Bruce Moorman

After graduating Columbia, Bruce Moorman went to Harvard business school and then took a job as a consultant at McKinsey.

Bruce felt at times like he was two people, one who was jealous, possessive and prone to temper tantrums with women, and another one capable of love, calmness and respect.

Bruce never knew of Ken Copeland's existence, but threw some of his most passionate and dramatic tantrums when Samantha Lazare became friends with Daniel Torrent.

The calm Bruce was ashamed of the tempestuous one and wished he was not so prone to lose control. He often had no advance notice of the other Bruce's behavior, and therefore no chance to intervene to prevent it. One moment Bruce would be functioning within normal tolerances, and the next he would be screaming and even breaking crockery. At such moments, he knew he frightened people. Though he had never actually hit a woman, Bruce believed he was capable of it and worse.

At McKinsey, Bruce was regarded as a bright young man of promise, but something of a prima donna. If overruled or contradicted, he might fly off the handle. He couldn't tolerate disorganization among his peers, and he didn't do well when he sensed that he was more intelligent than his elders.

During the next few years, the calm Bruce worked out that the angry Bruce's problem was an excess of passion.

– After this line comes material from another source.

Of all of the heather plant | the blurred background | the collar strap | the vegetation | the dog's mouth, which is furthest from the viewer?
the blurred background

Angry Bruce was always larger than his circumstances, a container for a restless liquid looking for an outlet. Bruce had never yet been really engaged by anything, not football or the MBA program or McKinsey.

Two years after going to work at McKinsey, Bruce married a Radcliffe woman he met at Harvard. It was a terrible match, based on a rescue fantasy: she was a poet of only mild talent, and prone to alcoholism. After her graduation, she took and quickly was fired from several jobs with publishers and literary agencies. Finally she sat at home, drinking, pitying herself and talking about having a child. She had masochistic tendencies, and when they had terrible fights about something she had said or done, she would say, "Then why don't you hit me?" Bruce understood years later that she must have wanted to be hit; but the day he blacked her eye stood in lifelong memory as the low point of his life. They were divorced, and Bruce resigned from McKinsey. He turned to the Catholic church in which he had been raised, and ultimately applied his huge passion to running a homeless shelter in South Boston.